━━━ Quoted passage ━━━
Abraham Doane was born probably at Plumstead, Bucks Co., Pa. He was hanged in Philadelphia, Pa., Sept. 24, 1788. His history was closely, identified with that of his cousin, Levi Doane hence some of the facts in the career of both are here related. They were first cousins, nearly of the same age, and finally ended their lives at the same time, and under the same circumstances. Levi Doane's name appears with that of his cousin Abraham and others in the Proclamation dated Saturday, July 26, 1783, and in which a reward of £100 specie is offered for the capture of each or any one of them. In June, 1784, Abraham Doane and two or three of his accomplices were arrested and lodged in a jail in Washington Co., Pa., while on their way to Detroit. He probably escaped from that prison but finally, in 1788, was arrested with his cousin Levi in Chester Co., and conveyed to Philadelphia. They were in the Philadelphia jail in June, 1788, awaiting sentence of death under the outlawry. On the 7th of that month they petitioned Benjamin Franklin, President of the Executive Council, asking that the mercy of the laws of the country may be extended to them, and that the " outlawry so far as it relates to punishing us with death may be rescinded." They acknowledged they had aided the British and committed various offences, but plead their “youth and inexperience “and the “artful persuasion of designing men," in extenuation. In a subsequent petition dated July 14, 1788, they say they were induced by artful enemies of the Commonwealth to commit various crimes at an early age, neither of them being seventeen years old, but declare they were not " directly or indirectly concerned in the felony and burglary wherewith we are charged, and for which this process (outlawry) was had against us." The petitions of the unfortunate men themselves, not having met the success desired, the friends of the family in Bucks Co. interposed their influence to save their lives.
━━━ Material provided ━━━
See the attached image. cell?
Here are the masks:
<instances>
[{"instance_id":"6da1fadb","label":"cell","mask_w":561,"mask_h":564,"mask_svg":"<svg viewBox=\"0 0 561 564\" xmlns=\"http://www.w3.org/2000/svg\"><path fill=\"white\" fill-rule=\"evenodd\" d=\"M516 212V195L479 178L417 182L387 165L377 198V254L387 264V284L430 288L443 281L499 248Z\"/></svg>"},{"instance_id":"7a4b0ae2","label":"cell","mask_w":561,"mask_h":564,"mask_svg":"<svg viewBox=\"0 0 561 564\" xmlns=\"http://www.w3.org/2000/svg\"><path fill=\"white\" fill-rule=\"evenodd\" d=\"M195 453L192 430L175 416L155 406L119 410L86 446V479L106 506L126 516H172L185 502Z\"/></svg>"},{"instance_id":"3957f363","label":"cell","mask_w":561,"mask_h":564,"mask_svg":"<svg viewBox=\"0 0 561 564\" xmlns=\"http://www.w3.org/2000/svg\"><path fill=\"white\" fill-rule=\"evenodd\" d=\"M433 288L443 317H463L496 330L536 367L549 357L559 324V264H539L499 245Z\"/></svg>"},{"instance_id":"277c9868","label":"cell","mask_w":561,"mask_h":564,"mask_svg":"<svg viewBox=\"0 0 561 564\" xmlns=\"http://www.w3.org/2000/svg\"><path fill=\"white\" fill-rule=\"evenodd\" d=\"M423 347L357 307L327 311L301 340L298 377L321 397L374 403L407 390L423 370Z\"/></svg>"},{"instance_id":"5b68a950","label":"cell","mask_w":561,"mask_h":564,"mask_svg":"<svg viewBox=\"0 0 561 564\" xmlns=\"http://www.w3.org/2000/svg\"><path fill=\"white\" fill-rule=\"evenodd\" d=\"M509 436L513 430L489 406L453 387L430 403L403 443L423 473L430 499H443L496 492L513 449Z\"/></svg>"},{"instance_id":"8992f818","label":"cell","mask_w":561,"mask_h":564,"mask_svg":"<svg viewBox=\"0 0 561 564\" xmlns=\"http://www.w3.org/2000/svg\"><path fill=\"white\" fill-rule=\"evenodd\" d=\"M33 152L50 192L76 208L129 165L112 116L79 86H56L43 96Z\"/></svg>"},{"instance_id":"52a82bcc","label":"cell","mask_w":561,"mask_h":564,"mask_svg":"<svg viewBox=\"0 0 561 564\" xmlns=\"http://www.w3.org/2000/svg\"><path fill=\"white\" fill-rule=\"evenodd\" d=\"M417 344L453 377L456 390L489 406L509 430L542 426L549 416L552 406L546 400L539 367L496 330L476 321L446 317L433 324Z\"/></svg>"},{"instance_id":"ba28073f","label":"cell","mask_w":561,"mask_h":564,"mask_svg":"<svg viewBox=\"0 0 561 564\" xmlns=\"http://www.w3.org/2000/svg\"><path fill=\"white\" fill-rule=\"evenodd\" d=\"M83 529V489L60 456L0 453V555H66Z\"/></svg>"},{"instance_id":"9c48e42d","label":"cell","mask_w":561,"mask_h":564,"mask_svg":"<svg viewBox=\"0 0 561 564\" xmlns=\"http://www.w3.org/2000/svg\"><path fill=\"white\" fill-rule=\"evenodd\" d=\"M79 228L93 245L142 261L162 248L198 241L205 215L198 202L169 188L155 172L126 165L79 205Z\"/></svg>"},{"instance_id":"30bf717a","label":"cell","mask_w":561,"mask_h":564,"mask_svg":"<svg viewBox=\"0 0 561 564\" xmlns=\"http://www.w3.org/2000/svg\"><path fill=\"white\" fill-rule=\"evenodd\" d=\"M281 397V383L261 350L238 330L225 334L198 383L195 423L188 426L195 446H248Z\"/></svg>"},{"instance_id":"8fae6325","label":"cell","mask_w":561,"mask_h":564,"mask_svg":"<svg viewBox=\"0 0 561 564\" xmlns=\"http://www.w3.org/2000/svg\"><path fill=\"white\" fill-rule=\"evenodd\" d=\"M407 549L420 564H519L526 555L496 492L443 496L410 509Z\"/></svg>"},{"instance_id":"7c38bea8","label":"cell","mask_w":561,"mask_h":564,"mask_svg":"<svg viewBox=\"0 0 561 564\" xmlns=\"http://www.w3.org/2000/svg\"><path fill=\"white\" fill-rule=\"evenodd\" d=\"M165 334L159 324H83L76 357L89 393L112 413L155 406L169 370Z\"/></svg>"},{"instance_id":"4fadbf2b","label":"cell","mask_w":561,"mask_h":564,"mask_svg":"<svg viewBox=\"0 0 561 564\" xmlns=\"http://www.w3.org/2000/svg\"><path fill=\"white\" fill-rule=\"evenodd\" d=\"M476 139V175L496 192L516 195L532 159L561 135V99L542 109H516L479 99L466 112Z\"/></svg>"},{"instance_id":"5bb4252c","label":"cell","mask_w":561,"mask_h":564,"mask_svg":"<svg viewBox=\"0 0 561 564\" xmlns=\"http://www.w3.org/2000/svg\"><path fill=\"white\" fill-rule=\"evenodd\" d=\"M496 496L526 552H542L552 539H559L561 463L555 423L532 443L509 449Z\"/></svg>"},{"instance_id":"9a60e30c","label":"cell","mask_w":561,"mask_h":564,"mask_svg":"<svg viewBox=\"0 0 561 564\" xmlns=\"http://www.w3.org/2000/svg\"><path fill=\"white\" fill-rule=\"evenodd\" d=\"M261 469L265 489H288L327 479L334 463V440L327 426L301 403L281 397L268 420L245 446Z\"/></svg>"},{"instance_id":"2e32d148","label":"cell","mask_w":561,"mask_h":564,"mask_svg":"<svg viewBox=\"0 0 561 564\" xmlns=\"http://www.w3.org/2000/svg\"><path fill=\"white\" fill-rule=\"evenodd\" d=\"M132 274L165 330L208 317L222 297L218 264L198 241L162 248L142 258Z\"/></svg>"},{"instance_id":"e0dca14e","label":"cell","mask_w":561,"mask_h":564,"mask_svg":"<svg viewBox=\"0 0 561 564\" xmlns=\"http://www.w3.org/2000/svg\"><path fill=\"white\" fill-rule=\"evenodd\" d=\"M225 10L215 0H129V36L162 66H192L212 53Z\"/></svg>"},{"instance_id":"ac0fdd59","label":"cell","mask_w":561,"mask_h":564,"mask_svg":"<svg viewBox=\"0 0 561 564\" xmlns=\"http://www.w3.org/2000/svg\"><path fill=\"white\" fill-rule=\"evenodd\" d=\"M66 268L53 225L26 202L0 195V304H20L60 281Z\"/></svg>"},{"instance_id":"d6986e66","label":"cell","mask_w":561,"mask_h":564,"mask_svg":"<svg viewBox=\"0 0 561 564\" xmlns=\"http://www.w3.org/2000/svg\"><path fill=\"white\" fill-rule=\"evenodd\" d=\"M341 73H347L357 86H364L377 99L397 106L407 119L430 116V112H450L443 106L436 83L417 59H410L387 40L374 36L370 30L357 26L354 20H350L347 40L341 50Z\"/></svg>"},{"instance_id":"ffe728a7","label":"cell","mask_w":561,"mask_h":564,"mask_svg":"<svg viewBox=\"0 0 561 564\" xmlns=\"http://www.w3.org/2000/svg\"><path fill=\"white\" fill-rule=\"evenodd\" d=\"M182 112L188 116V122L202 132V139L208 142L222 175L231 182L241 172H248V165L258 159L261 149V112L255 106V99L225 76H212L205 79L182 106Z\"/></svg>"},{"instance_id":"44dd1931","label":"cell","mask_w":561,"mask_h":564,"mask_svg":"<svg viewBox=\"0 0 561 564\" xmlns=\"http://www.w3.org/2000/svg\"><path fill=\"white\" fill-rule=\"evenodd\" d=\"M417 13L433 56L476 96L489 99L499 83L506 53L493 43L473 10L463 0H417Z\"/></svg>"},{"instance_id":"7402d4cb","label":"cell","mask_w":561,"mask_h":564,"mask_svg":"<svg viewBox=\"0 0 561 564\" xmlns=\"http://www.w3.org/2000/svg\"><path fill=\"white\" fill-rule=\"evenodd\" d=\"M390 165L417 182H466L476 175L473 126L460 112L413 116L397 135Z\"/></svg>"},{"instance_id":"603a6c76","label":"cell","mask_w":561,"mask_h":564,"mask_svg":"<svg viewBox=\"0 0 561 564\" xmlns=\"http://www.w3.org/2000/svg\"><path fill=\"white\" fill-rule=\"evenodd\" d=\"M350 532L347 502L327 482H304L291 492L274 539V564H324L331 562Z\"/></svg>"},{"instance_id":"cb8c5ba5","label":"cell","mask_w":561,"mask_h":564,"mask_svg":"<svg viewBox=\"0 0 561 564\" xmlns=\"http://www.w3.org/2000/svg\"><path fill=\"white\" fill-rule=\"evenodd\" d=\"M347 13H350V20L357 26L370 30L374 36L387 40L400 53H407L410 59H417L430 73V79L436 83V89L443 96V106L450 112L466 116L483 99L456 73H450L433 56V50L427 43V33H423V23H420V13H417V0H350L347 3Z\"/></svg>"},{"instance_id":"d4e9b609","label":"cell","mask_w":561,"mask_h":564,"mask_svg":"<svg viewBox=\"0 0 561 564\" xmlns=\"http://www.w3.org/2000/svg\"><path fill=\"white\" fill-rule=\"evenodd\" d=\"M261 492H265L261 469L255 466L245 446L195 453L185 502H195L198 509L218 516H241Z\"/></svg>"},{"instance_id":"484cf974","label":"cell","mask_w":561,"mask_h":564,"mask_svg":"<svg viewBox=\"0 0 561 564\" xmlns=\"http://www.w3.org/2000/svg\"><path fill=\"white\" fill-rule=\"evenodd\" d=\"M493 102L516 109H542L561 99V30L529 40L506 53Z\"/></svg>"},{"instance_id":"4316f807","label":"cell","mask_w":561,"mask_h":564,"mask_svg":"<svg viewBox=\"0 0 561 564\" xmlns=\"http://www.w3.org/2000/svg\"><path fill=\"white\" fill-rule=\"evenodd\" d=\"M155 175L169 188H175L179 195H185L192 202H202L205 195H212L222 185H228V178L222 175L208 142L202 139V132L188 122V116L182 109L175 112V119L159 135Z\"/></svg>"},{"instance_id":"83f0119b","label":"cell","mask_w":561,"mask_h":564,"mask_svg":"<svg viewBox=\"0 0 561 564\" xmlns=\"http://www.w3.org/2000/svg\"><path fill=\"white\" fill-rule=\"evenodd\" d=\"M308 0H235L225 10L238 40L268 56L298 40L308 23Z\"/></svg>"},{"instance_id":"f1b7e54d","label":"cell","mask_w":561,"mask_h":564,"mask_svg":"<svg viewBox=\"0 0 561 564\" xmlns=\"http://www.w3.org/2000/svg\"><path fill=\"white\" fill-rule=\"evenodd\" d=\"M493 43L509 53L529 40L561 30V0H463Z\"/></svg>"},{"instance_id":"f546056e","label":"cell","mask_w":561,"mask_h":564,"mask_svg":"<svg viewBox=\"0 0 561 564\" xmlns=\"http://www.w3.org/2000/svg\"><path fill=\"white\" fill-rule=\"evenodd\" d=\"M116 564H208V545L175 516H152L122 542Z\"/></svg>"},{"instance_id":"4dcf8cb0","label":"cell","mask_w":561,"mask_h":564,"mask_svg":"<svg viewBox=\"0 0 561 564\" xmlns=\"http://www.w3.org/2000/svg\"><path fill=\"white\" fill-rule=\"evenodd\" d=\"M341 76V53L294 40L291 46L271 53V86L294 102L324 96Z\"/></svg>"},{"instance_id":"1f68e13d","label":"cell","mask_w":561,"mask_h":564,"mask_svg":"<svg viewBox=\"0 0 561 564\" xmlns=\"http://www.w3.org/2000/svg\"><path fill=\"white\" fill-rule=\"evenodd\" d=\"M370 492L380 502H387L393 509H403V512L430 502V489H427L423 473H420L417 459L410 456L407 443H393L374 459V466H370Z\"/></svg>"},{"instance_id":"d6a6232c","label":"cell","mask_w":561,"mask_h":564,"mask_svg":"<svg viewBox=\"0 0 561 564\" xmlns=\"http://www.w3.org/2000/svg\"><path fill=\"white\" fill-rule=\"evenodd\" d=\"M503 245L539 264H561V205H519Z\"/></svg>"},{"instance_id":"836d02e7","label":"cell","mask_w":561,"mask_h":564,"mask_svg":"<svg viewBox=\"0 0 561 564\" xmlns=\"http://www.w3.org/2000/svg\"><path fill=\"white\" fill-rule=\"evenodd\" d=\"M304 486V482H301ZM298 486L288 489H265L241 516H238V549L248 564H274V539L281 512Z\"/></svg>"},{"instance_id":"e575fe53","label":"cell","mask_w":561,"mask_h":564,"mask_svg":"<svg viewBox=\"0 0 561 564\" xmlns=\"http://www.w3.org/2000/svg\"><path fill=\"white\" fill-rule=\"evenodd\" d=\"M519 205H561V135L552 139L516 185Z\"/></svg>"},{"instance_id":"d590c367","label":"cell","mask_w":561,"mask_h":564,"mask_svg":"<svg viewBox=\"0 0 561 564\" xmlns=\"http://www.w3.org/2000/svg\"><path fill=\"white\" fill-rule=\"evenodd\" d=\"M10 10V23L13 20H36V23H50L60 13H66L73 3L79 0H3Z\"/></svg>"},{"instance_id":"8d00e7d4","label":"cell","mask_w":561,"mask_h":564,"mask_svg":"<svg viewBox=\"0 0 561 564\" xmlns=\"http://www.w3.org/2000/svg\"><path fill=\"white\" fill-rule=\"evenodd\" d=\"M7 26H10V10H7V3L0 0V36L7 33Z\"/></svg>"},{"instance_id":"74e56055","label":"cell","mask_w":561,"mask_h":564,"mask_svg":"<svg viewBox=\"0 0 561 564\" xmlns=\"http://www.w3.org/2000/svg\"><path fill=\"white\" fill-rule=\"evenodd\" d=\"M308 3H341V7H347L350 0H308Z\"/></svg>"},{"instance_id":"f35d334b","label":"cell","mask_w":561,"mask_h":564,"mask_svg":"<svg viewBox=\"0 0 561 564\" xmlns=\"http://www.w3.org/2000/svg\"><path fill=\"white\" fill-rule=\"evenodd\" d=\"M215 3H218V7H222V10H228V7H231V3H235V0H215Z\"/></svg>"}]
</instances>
━━━
> _Task instructions_
Continue the account of Abraham and Levi Doane from the point where it stops. The items that come after the text are separate material and have no connection to it.

> _Exercise result_
On the 13th of Aug., 1788, the mothers and sisters of the condemned men petitioned the council for pardon, but they say, if they cannot do this they desire that length of time be granted “to prepare for death and to complete, if possible, the important work of salvation." This petition bears the signatures of Hester Doane, mother of Levi; Rachel Doane, mother of Abraham; Rachel Doane, sister of Abraham, and Mary Doane, sister of Levi. This petition was supported by another, signed by over one hundred persons who ask that the lives of the two men " may be spared and the punishment of death remitted or altered to that of hard labor or banishment." To this petition are signed, among others, the names of Edward Fox, father of the late Judge Fox of Doylestown; Robert Morris the financier of the Revolution and William White, first Episcopal Bishop of New Jersey. Two days afterward the mothers presented another petition accompanied by one from their two condemned sons asking for pardon, or an extension of time to prepare for death. Another and similar petition was presented the 9th of Aug. The 6th of Sept., Joseph Doane the father of Levi, and uncle of Abraham, petitions the council in behalf of his son and nephew, and asks that their lives be spared. These repeated applications must have made some impression on the Executive Council, for soon afterward a petition, numerously signed by inhabitants of Bucks Co., was presented to council asking that the law be allowed to take its course, and protesting against the pardon of the criminals. It was laid before the council and read on the 17th of Sept., 1788. All efforts to save Abraham and Levi Doane from death were unavailing and on Sept. 24, 1788, they were publicly hanged on the common in the city of Philadelphia. It is said that the father of Levi went to the city and carried the two bodies in a cart to Plumstead. The Society of Friends in that village, after deliberating awhile, refused to grant permission for the interment in their graveyard, consequently they were buried in the edge of the woods nearly opposite the Plumstead Meeting- house. An old lady, who once lived on the Doane farm, remembers that Levi's mother was in the habit of visiting his grave, over which with Bible in hand she would read and weep for hours at a time.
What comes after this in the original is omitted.